Chad Hetherington

YouTube recently became the second-most-cited social platform in Google’s AI-powered search experiences, according to an OtterlyAI study. Together with Reddit, which is No. 1 overall, the two websites dominate AI search citations from social media platforms, accounting for 78.2%. The remaining 6 platforms (LinkedIn, TikTok, Instagram, Facebook, X, Quora) combine for only 21.8% of citations in the category.

It’s clear that YouTube plays an increasingly important role in AI visibility — particularly within Google’s AI products and Perplexity, where YouTube is cited the most in generated results by far. But why are AI crawlers so hungry for video content? And how can you take advantage to improve your brand’s SEO, generative engine optimization (GEO) and online visibility strategies?
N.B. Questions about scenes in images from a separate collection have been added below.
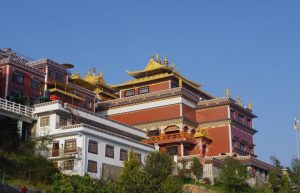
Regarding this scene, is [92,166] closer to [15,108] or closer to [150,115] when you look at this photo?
[15,108]

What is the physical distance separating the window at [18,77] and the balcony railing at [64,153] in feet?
34.4

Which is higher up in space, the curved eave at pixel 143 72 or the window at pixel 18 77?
the curved eave at pixel 143 72

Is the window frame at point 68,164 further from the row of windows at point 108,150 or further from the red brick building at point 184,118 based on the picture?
the red brick building at point 184,118

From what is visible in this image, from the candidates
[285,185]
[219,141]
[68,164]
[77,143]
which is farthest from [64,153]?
[285,185]

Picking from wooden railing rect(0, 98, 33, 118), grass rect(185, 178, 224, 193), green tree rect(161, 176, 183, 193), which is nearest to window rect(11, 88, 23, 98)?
wooden railing rect(0, 98, 33, 118)

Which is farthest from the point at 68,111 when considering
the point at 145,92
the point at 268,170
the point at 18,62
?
the point at 268,170

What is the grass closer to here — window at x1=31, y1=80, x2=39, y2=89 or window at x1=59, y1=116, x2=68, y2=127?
window at x1=59, y1=116, x2=68, y2=127

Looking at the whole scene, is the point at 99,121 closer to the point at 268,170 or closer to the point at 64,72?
the point at 64,72

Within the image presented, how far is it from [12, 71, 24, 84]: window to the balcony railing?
10.5 m

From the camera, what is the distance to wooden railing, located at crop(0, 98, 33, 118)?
170ft

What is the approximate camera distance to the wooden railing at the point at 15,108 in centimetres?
5178

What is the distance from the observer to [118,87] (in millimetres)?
79250

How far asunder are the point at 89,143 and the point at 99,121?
8900 mm

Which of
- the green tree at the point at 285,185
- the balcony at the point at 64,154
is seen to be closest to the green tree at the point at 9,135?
the balcony at the point at 64,154
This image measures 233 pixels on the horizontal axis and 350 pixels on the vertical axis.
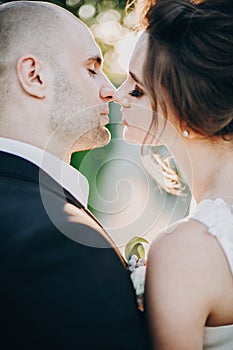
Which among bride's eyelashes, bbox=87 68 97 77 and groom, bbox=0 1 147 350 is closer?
groom, bbox=0 1 147 350

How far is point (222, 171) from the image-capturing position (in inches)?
106

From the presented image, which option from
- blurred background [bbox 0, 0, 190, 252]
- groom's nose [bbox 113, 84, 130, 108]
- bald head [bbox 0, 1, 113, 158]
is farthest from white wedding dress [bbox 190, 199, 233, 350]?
bald head [bbox 0, 1, 113, 158]

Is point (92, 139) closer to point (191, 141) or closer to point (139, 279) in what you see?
point (191, 141)

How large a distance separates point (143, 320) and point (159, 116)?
2.89 ft

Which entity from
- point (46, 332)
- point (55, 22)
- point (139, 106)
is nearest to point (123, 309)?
point (46, 332)

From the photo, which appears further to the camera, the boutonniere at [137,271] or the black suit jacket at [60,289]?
the boutonniere at [137,271]

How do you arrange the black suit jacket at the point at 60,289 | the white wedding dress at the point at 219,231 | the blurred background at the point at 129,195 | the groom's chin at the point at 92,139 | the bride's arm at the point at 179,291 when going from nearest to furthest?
the black suit jacket at the point at 60,289
the bride's arm at the point at 179,291
the white wedding dress at the point at 219,231
the blurred background at the point at 129,195
the groom's chin at the point at 92,139

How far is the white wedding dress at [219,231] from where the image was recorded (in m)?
2.38

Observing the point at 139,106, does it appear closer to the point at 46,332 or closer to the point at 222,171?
the point at 222,171

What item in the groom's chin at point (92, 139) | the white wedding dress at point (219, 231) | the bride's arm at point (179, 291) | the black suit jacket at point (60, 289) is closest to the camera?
the black suit jacket at point (60, 289)

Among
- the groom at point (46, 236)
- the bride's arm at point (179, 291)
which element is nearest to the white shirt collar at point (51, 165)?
the groom at point (46, 236)

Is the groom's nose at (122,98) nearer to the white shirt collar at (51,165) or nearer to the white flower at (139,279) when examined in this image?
the white shirt collar at (51,165)

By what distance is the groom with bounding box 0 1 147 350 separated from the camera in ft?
6.96

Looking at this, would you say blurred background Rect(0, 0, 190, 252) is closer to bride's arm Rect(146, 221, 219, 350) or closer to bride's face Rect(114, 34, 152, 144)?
bride's face Rect(114, 34, 152, 144)
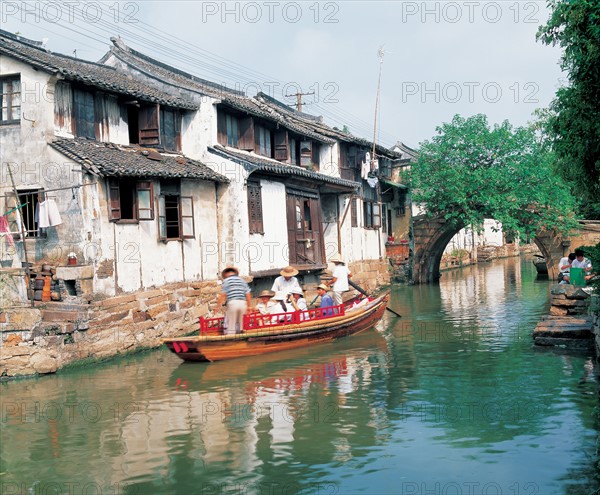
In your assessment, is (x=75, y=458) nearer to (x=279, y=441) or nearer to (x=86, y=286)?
(x=279, y=441)

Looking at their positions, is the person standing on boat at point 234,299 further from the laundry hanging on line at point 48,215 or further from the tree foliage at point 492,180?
the tree foliage at point 492,180

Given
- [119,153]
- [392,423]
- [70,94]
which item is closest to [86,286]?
[119,153]

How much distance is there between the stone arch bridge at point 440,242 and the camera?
31281 mm

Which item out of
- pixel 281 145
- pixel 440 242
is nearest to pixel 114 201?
pixel 281 145

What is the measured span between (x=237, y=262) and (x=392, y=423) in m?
9.97

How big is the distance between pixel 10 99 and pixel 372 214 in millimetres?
18550

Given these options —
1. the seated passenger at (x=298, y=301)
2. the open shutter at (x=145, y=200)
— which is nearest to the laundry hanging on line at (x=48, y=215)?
the open shutter at (x=145, y=200)

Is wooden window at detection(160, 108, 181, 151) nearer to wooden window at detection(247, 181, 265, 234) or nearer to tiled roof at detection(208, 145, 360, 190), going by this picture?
tiled roof at detection(208, 145, 360, 190)

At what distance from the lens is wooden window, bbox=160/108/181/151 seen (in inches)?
739

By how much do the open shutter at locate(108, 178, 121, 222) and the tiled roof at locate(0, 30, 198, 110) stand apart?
7.64 ft

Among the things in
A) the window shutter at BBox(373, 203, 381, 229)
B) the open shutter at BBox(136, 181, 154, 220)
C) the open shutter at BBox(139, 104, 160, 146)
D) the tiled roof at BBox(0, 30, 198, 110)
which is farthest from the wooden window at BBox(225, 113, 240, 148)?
the window shutter at BBox(373, 203, 381, 229)

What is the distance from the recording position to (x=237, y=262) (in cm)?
1884

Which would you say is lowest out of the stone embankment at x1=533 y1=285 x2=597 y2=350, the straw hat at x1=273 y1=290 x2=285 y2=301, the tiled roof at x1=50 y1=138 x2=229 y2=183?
the stone embankment at x1=533 y1=285 x2=597 y2=350

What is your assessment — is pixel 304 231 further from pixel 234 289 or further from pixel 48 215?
pixel 48 215
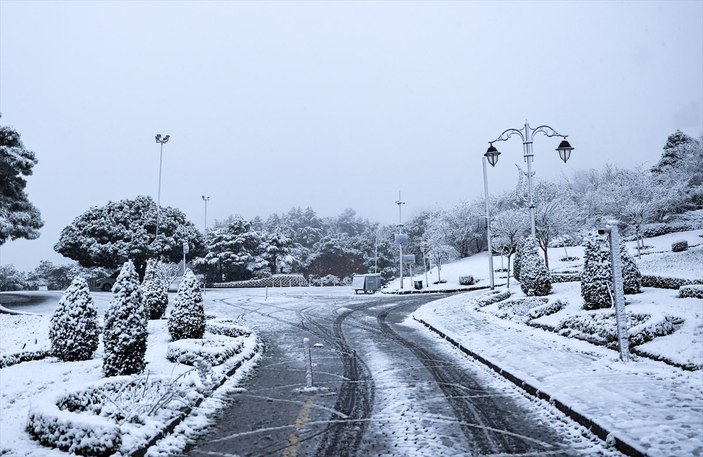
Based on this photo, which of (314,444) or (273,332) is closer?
(314,444)

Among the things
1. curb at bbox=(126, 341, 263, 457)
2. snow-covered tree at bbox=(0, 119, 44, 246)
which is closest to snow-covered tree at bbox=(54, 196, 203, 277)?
snow-covered tree at bbox=(0, 119, 44, 246)

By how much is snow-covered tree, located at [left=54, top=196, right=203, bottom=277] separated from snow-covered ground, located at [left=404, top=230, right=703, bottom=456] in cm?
3241

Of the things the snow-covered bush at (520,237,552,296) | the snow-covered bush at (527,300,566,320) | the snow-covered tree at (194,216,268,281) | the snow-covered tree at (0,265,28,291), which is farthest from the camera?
the snow-covered tree at (0,265,28,291)

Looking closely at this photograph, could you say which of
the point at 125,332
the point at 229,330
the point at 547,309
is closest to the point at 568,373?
the point at 547,309

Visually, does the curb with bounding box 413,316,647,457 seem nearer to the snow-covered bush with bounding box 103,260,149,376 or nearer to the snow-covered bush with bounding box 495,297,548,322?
the snow-covered bush with bounding box 495,297,548,322

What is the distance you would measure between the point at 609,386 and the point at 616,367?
1.70 meters

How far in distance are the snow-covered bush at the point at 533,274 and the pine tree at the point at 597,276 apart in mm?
4964

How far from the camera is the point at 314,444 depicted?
5918 millimetres

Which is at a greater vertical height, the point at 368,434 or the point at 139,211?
the point at 139,211

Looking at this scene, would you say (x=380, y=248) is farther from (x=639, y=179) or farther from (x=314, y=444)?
(x=314, y=444)

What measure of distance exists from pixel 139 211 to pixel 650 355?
153 ft

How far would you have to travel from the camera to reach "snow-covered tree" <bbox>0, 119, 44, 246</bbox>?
2444cm

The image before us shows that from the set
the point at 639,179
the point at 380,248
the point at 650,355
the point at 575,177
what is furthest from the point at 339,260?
the point at 650,355

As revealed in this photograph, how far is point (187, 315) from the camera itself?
14031 millimetres
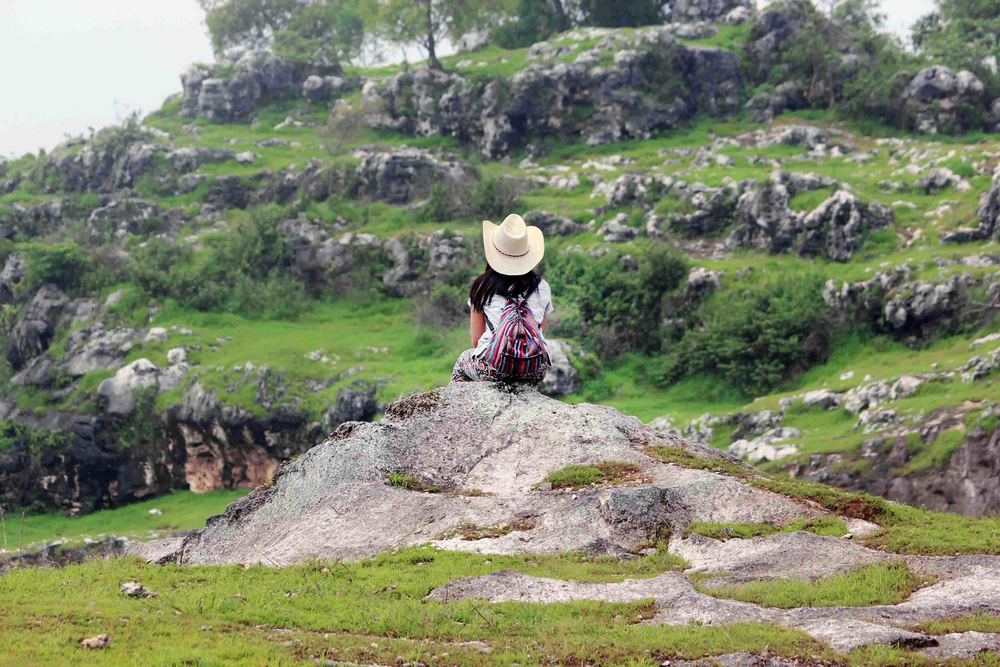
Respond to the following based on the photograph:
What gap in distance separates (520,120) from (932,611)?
201ft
I spoke with Jodie Bedeker, Manager of SEO at Brafton, to learn what’s driving this huge uptick in video citations, and the tactics and GEO best practices to help get your brand in front of more faces within AI search using YouTube content.

What Kinds of YouTube Videos Does Google Cite?

Google’s crawlers aren’t just plucking any YouTube video to serve as a supplement to its generative text-based answers. Much like written content, the algorithm favors direct, educational and structured videos that provide value.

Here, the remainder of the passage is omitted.